Monday, January 23, 2006

Uncertainty in today's MSNBC article

Mike Stuckey, senior news editor at MSNBC, uses some skeptical wording in today's MSNBC article on the Ivory-bill (the bold font is mine):
As scientists debate whether the ivory-billed woodpecker, once widely assumed to have been extinct for decades, still haunts the Big Woods of Arkansas, environmentalists have enlisted the bird as a key soldier in their fight against a massive irrigation project.
...
Despite the Cornell researchers’ presentation of numerous sightings, audio recordings of what they say are the woodpecker’s distinctive “double knock” and its “kent” call and one bit of grainy video footage of an alleged ivory-bill in flight, there are experts who remain skeptical that any of the birds are still alive.
...
Meanwhile, Cornell’s Gallagher, who has now published “The Grail Bird” about the hunt for the ivory-bill, says it has been “a difficult year” in the bid for new sightings. “The water level is the lowest it’s been in years” in the swamps and bayous of the Big Woods, and “a lot of places, you can’t even get a canoe in there.”
While Gallagher may consider the recent dry weather a liability, Martjan Lammertink apparently disagrees. Joe Mosby wrote:
It's been drier than normal this year in eastern Arkansas. Martjan Lammertink of the Netherlands said that's an asset. Lammertink is working for Cornell on this project and is regarded as a world authority on large woodpeckers. "The water is lower, and we can get to places on foot that we could not reach last time," he said.

8 comments:

Anonymous said...

This is not good news. Things aren't looking good for the IBWO.
They should have found something by now...something.

Reminds me of 4 years ago...the Pearl River Search.

Darn.

Anonymous said...

Every person quoted from Cornell tells a different story -- low water is good, low water is bad, we'll release hot news if we get it, we'll release all the results in May be patient, we've not found much, we've found some really interesting things. Seems like there's not much to be learned from what they say.

Anonymous said...

Tom: you also missed a reference to the "low water" question in Eirik A.T.B's article. EATB was in on the big Pearl River search. EB said:

"The true believers...argue that THE BIRDS WERE OVERLOOKED BECAUSE because the area is usually inaccessible and IT WAS ONLY THE DROUGHT THAT MADE IT POSSIBLE TO GET IN AND SEE THE WOODPECKERS. It won't wash." (All caps emphasis is mine)

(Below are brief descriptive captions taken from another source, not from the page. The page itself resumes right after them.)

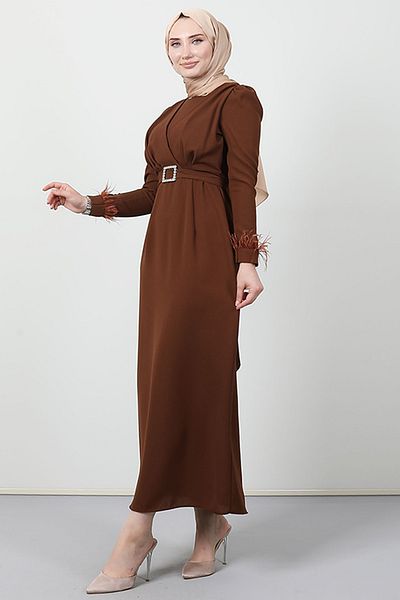 Giza Giyim Φόρεμα Hijab με λεπτομέρεια με πούπουλα καφέ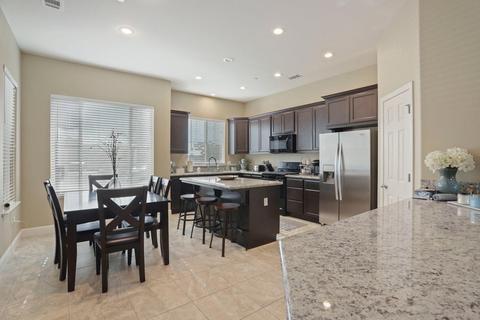 2084 Oleander Ave, Manteca, CA 95337 photo 3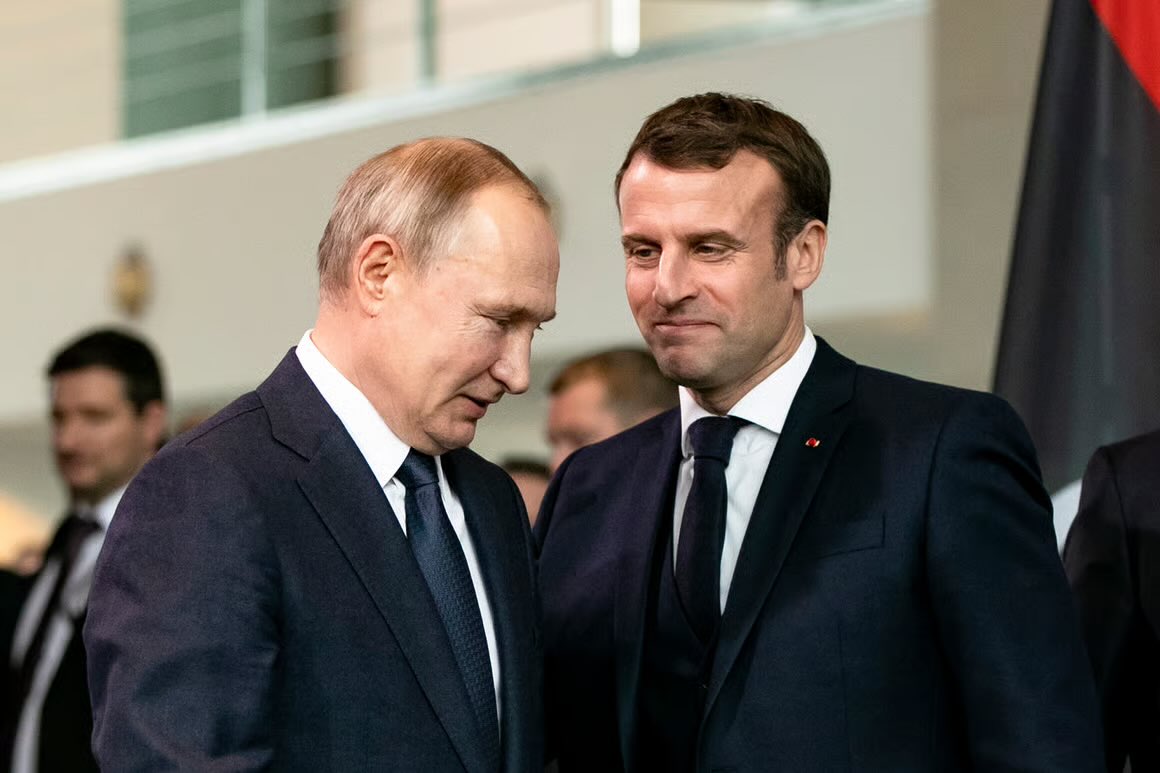 Macron znowu chce "dialogu" z Moskwą
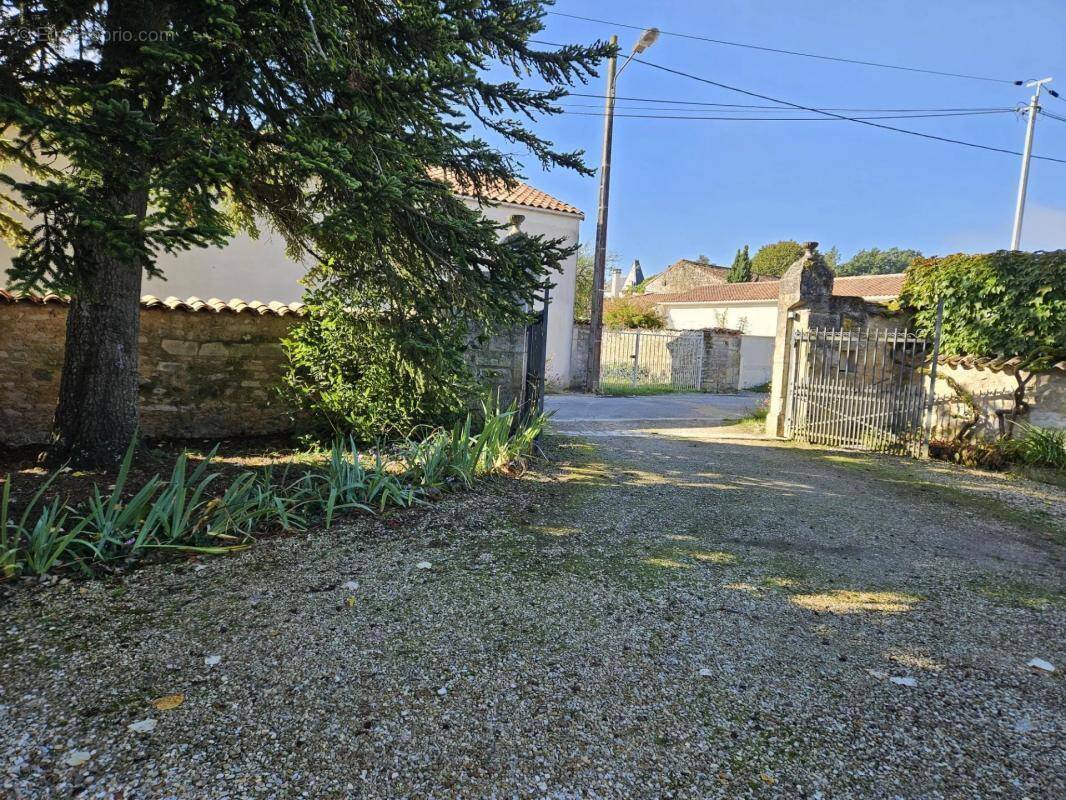 Maison à BOURG-CHARENTE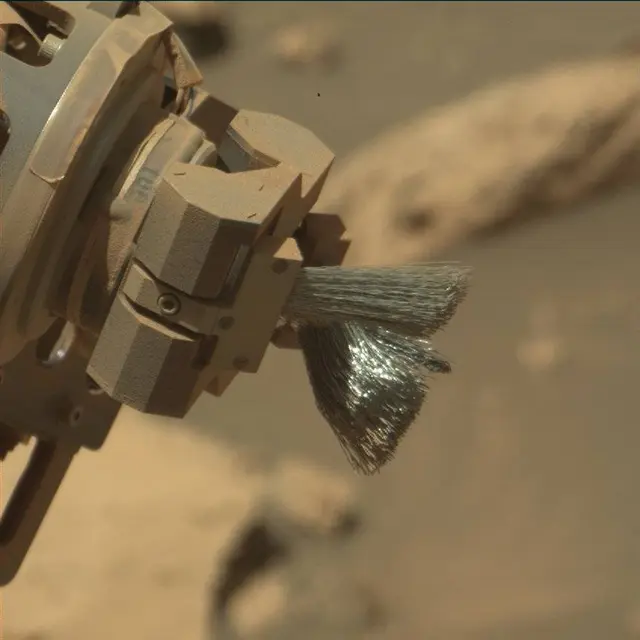Sol 3975: Mast Camera (Mastcam)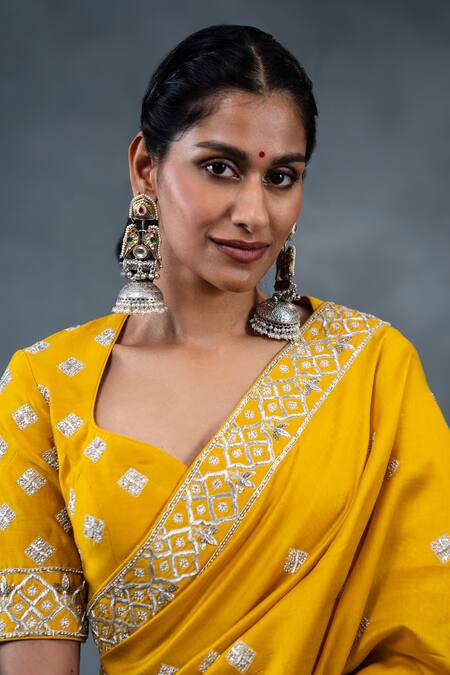 Shop_RICHA AHLUWALIA_Mustard Chanderi Embroidery, Zari Sweetheart Neck Silk Saree With Silver Buti _Online_at_Aza_Fashions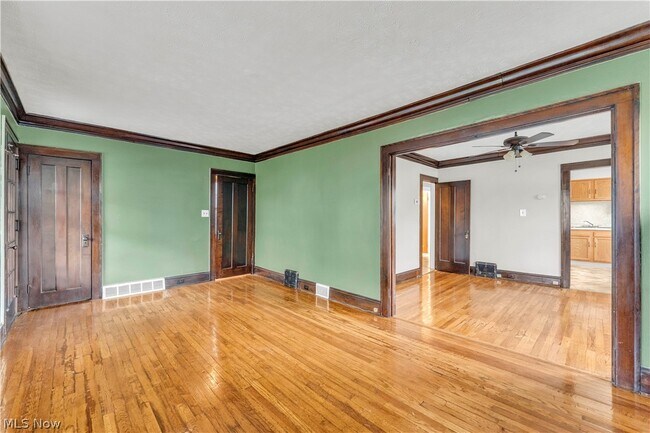 Building Photo - 1467 Larchmont Rd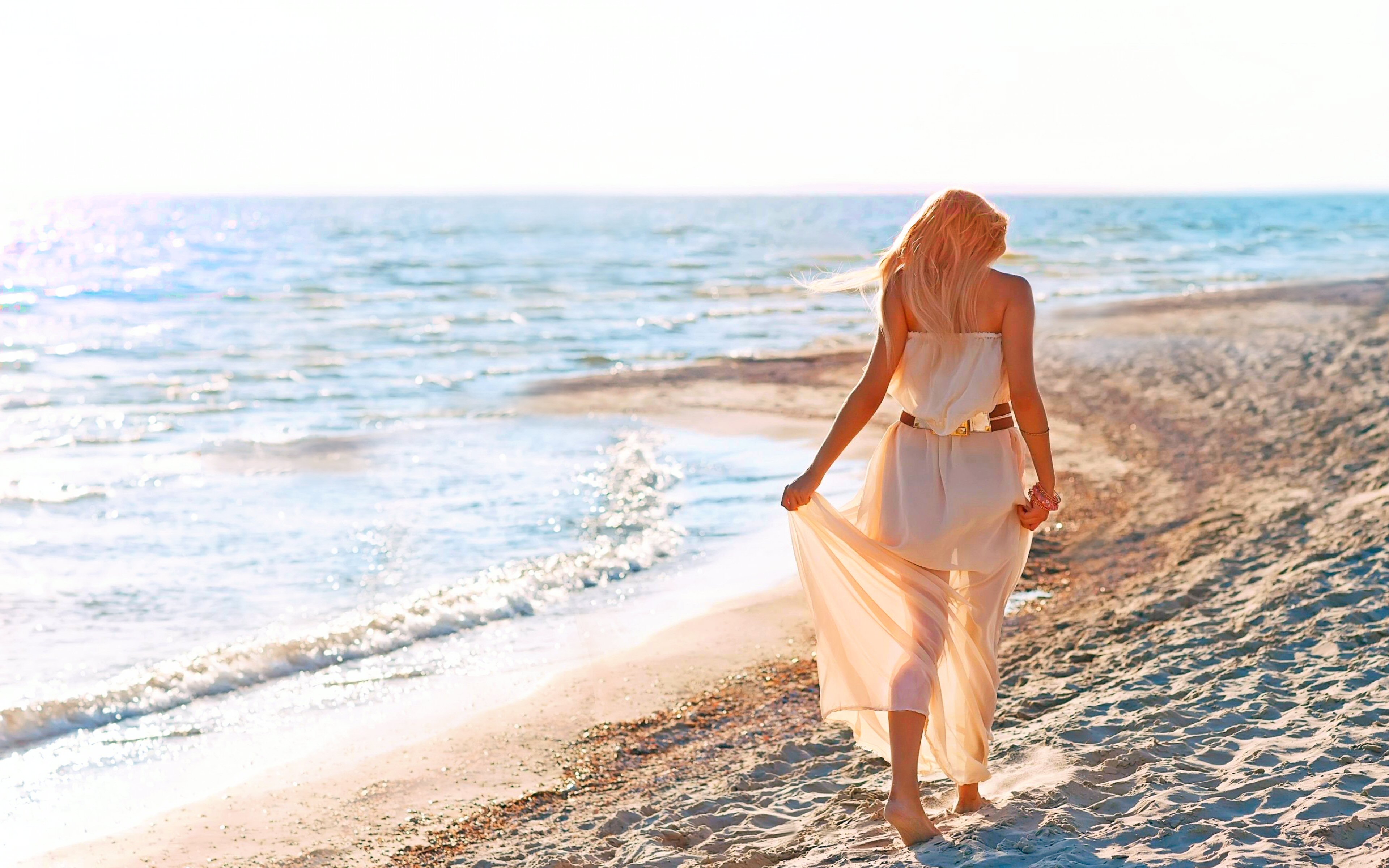 horizon, women, beautiful, beach, blonde, rear, sunny 4K Ultra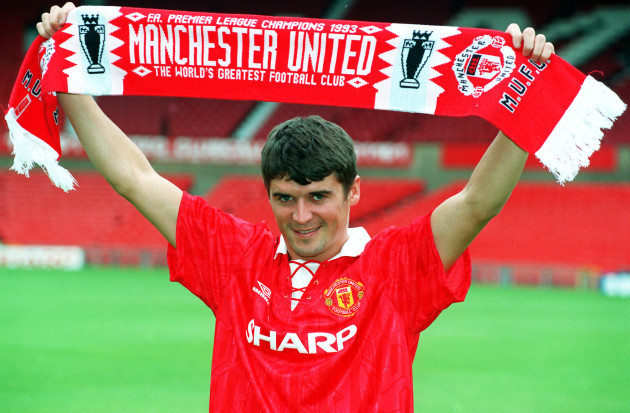 roy-keane-signs-for-united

In other words, the "true believers" at Pearl held that the bird was originally found because a drought made them accessible. The birds were never relocated, according to the party line, because the drought broke and flooded out the access routes to them.

Two years later, the "true believers" once again have reversed themselves in order to explain why they can't find IBWOs. This time, the drought is PREVENTING them from finding the birds.

It won't do to use the "they're two different swamps" card. They're in different locations, granted. However, if the two didn't have similar habitat, terrain and hydrologies to the original IBWO habitat, the believers couldn't really suggest that the birds are there anyhow. A drought ought to have the same effect of permitting/barring access in one swamp as much as another.

So, how many contradictions are we up to?
1) IBWOs are unwary/IBWOs are wary
2) IBWOs are gregarious/IBWOs are loners
3) Low water makes birds accessible; high water doesn't/low water makes birds inaccessible; high water does
4) There are no aberrant Pils/there are aberrant Pils
5)Blue Jays can sound like IBWOs/Blue Jays can't sound like IBWOs,
etc., etc.

Anonymous said...

All of which is completely irrelevent to the birds, which are either there or not there just the same regardless of all our arguing about whether or not they should be.

Anonymous said...

People are superb at coming up with explanations for anything based on anything. I think this is more reflecting just the fact that the researchers are not getting together to "get their stories straight;" rather, individual researchers are simply expressing their own individual experiences and opinions.

Anonymous said...

Yes by all means lets drain more wetlands, now we know what you skeptics really stand for, the army corp. and lumber industry. You must be so proud of your efforts.

Tom said...

Hey, I happen to think that habitat conservation is a wonderful thing.

However, I don't think it logically follows that we need to pretend that an out-of-focus picture of a branch stub is evidence that the Ivory-billed Woodpecker lives.

Anonymous said...

Yes by all means lets drain more wetlands, now we know what you skeptics really stand for, the army corp. and lumber industry.

That is true baloney. We need to protect the environment regardless. Your statement is like the old "if you don't agree with me you must hate America!" arguments. Completely out of line.